══ DATA ROWS ══

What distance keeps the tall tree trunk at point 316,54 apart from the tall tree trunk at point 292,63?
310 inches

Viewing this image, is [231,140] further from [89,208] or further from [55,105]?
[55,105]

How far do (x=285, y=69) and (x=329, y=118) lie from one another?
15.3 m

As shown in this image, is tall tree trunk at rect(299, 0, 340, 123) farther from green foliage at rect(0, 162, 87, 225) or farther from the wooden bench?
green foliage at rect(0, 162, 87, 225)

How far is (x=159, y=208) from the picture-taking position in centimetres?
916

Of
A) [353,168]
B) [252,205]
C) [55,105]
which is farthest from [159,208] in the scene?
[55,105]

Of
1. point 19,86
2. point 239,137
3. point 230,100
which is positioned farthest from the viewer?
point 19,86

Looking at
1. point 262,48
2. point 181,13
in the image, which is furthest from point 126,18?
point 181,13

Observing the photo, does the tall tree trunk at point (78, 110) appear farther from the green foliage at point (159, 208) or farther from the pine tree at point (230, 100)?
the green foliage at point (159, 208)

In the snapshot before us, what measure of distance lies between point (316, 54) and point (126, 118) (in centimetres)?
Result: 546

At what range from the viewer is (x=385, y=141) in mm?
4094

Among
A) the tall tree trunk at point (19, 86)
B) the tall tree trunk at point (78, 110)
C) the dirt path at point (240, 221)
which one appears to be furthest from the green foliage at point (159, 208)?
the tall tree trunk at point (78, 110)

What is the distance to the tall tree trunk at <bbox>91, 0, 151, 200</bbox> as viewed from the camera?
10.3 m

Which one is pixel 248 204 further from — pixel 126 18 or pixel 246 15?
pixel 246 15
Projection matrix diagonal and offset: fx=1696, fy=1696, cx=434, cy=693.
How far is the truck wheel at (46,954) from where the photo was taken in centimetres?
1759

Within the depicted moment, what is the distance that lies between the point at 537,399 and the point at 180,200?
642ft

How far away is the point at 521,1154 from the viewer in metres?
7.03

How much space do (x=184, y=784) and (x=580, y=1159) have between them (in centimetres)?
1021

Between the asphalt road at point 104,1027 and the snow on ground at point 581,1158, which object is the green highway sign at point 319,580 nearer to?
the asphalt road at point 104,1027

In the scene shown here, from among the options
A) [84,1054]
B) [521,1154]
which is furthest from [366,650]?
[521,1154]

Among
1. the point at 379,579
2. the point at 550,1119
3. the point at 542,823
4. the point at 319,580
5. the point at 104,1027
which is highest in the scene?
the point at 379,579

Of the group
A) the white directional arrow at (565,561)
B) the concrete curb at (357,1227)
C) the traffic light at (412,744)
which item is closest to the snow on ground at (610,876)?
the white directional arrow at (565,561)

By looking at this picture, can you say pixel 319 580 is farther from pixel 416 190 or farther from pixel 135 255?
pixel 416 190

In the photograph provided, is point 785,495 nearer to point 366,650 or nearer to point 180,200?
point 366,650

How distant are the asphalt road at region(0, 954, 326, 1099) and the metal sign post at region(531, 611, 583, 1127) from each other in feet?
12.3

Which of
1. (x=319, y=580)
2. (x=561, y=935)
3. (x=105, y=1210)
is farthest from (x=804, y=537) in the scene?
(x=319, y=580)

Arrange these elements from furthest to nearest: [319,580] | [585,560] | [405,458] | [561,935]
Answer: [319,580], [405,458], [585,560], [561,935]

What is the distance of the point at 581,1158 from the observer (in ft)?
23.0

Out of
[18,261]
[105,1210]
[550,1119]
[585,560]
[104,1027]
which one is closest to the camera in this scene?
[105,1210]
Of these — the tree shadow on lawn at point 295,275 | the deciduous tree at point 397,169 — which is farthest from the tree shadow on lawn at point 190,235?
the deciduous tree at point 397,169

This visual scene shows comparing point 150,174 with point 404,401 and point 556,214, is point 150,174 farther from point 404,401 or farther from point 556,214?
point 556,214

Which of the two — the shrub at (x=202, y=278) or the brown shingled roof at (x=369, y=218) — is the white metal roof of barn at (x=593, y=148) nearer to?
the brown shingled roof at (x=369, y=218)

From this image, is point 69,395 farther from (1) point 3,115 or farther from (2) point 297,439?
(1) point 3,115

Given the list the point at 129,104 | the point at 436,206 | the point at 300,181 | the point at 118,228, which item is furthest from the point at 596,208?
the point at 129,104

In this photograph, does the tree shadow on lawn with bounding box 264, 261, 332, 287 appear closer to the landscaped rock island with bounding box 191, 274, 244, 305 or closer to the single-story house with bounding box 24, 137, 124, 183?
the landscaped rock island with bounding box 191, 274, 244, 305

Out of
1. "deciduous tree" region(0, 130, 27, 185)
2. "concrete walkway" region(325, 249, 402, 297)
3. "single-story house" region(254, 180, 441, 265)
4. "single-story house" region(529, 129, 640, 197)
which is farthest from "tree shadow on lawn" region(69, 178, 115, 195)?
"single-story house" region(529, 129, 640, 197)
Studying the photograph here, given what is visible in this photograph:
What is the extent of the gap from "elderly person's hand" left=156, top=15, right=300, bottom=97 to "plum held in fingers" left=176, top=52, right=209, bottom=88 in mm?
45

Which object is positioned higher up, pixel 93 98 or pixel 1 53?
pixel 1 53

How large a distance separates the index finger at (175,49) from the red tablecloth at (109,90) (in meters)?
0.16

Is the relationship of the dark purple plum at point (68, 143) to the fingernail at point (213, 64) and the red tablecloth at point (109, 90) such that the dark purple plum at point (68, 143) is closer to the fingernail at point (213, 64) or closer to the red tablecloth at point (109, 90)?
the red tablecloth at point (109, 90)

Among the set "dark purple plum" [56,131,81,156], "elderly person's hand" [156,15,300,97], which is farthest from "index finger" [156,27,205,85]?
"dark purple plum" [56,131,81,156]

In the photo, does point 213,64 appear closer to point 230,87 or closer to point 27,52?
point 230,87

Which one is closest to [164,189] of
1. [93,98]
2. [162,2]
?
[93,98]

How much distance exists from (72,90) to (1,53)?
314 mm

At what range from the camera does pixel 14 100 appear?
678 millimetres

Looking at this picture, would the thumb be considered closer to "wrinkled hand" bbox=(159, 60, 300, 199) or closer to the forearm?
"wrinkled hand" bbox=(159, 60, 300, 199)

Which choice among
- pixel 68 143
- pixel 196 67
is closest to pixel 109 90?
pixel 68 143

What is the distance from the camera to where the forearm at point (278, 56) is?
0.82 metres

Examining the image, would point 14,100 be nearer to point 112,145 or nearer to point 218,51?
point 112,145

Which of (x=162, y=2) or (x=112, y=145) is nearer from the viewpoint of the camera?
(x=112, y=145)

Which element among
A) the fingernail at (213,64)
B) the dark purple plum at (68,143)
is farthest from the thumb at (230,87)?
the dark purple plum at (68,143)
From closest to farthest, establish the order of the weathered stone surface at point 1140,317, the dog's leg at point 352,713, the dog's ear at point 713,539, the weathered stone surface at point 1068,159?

═══

Repeat only the stretch of lines that opens with the line containing "In the photo, does" and closes with the final line of the entries, both included, exactly as written.

In the photo, does point 213,64 appear closer to point 230,87 or closer to point 27,52?
point 230,87

Which one is closest to [164,189] of
1. [93,98]
2. [162,2]
?
[93,98]

How much distance exists from (72,90) to (1,53)?
314 mm

At what range from the camera does pixel 14 100 appear?
678 millimetres

Looking at this picture, would the thumb be considered closer to "wrinkled hand" bbox=(159, 60, 300, 199) or closer to the forearm?
"wrinkled hand" bbox=(159, 60, 300, 199)

Which choice among
- pixel 68 143
- pixel 196 67
is closest to pixel 109 90?
pixel 68 143

What is the distance from the camera to where the forearm at point (278, 56) is?
0.82 metres

Examining the image, would point 14,100 be nearer to point 112,145 or nearer to point 218,51?
point 112,145

Which of (x=162, y=2) or (x=112, y=145) is nearer from the viewpoint of the camera?
(x=112, y=145)

Which element among
A) the fingernail at (213,64)
B) the dark purple plum at (68,143)
is farthest from the thumb at (230,87)?
the dark purple plum at (68,143)
From closest to farthest, establish the order of the weathered stone surface at point 1140,317, the dog's leg at point 352,713, the dog's ear at point 713,539, the weathered stone surface at point 1068,159?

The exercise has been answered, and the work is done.